### WHAT THE EXERCISE ASKS
Only the lines from the one containing "class: Aves" through the end of the data belong in the answer; reproduce them exactly.

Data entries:
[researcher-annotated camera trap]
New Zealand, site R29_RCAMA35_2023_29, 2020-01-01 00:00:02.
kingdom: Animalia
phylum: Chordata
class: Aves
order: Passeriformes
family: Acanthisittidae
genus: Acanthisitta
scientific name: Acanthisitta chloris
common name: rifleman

### WRITTEN ANSWER
class: Aves
order: Passeriformes
family: Acanthisittidae
genus: Acanthisitta
scientific name: Acanthisitta chloris
common name: rifleman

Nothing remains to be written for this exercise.